-- Start --

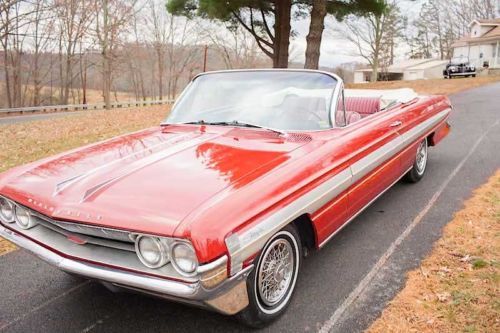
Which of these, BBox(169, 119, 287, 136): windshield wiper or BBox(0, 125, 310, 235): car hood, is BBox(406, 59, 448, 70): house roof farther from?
BBox(0, 125, 310, 235): car hood

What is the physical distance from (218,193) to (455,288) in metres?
1.86

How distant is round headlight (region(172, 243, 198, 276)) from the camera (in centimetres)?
207

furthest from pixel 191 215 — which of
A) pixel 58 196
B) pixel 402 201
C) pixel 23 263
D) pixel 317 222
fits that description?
pixel 402 201

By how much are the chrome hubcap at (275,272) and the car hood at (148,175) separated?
1.61 feet

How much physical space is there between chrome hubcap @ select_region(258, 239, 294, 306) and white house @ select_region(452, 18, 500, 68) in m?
48.6

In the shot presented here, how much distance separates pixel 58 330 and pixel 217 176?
1400 millimetres

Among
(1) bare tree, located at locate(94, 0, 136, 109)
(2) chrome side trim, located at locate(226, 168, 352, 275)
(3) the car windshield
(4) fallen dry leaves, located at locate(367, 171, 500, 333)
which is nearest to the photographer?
(2) chrome side trim, located at locate(226, 168, 352, 275)

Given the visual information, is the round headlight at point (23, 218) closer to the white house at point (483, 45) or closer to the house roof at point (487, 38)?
the white house at point (483, 45)

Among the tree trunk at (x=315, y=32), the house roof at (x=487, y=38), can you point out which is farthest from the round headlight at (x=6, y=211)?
the house roof at (x=487, y=38)

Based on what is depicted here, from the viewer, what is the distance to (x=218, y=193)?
2.33 m

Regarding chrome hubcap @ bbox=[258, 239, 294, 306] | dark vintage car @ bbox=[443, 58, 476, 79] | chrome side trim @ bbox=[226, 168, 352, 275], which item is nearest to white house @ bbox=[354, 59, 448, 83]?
dark vintage car @ bbox=[443, 58, 476, 79]

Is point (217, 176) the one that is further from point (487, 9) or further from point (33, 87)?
point (487, 9)

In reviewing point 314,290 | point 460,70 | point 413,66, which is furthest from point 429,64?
point 314,290

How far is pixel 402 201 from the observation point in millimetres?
4730
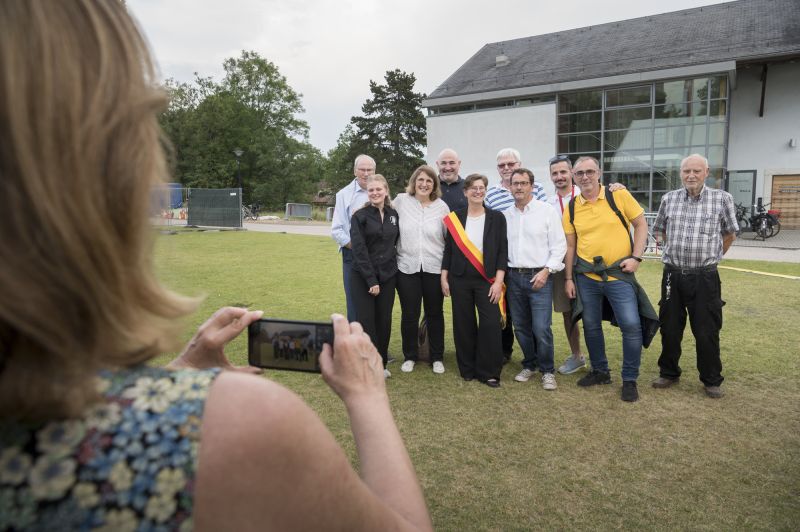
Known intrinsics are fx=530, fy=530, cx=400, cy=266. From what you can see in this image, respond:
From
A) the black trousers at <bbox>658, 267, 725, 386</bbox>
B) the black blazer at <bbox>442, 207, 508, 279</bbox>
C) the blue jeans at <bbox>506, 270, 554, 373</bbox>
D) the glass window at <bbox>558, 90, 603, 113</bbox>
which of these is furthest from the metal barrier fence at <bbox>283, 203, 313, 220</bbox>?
the black trousers at <bbox>658, 267, 725, 386</bbox>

-- End --

Direction: Copy the listing exactly. Any image in it stays out of the copy.

Solution to the exercise:
Which of these, BBox(169, 119, 287, 136): windshield wiper or BBox(0, 125, 310, 235): car hood, is BBox(406, 59, 448, 70): house roof farther from?
BBox(0, 125, 310, 235): car hood

What is the physical distance from (218,193) to (455,288) in metres?
1.86

How distant is round headlight (region(172, 243, 198, 276)) from the camera (in centimetres)?
207

furthest from pixel 191 215 — which of
A) pixel 58 196
B) pixel 402 201
C) pixel 23 263
D) pixel 317 222
fits that description?
pixel 402 201

By how much are the chrome hubcap at (275,272) and the car hood at (148,175) separated?
1.61 feet

How much physical space is there between chrome hubcap @ select_region(258, 239, 294, 306) and white house @ select_region(452, 18, 500, 68) in m?
48.6

In the shot presented here, how much distance separates pixel 58 330 and pixel 217 176?
1400 millimetres

Among
(1) bare tree, located at locate(94, 0, 136, 109)
(2) chrome side trim, located at locate(226, 168, 352, 275)
(3) the car windshield
(4) fallen dry leaves, located at locate(367, 171, 500, 333)
which is nearest to the photographer?
(2) chrome side trim, located at locate(226, 168, 352, 275)

Given the visual information, is the round headlight at point (23, 218) closer to the white house at point (483, 45) or closer to the house roof at point (487, 38)?
the white house at point (483, 45)

Among the tree trunk at (x=315, y=32), the house roof at (x=487, y=38), can you point out which is farthest from the round headlight at (x=6, y=211)?
the house roof at (x=487, y=38)

Based on what is depicted here, from the viewer, what is the distance to (x=218, y=193)?
2.33 m

Regarding chrome hubcap @ bbox=[258, 239, 294, 306] | dark vintage car @ bbox=[443, 58, 476, 79] | chrome side trim @ bbox=[226, 168, 352, 275], which item is nearest to white house @ bbox=[354, 59, 448, 83]?
dark vintage car @ bbox=[443, 58, 476, 79]

Is point (217, 176) the one that is further from point (487, 9) or further from point (33, 87)?
point (487, 9)

In reviewing point 314,290 | point 460,70 | point 413,66, which is furthest from point 429,64?
point 314,290

How far is pixel 402 201 from the observation point in millimetres?
4730
Known intrinsics are fx=530, fy=530, cx=400, cy=266. From what you can see in this image, respond:
From
A) the black trousers at <bbox>658, 267, 725, 386</bbox>
B) the black blazer at <bbox>442, 207, 508, 279</bbox>
C) the blue jeans at <bbox>506, 270, 554, 373</bbox>
D) the glass window at <bbox>558, 90, 603, 113</bbox>
which of these is furthest from the metal barrier fence at <bbox>283, 203, 313, 220</bbox>?
the black trousers at <bbox>658, 267, 725, 386</bbox>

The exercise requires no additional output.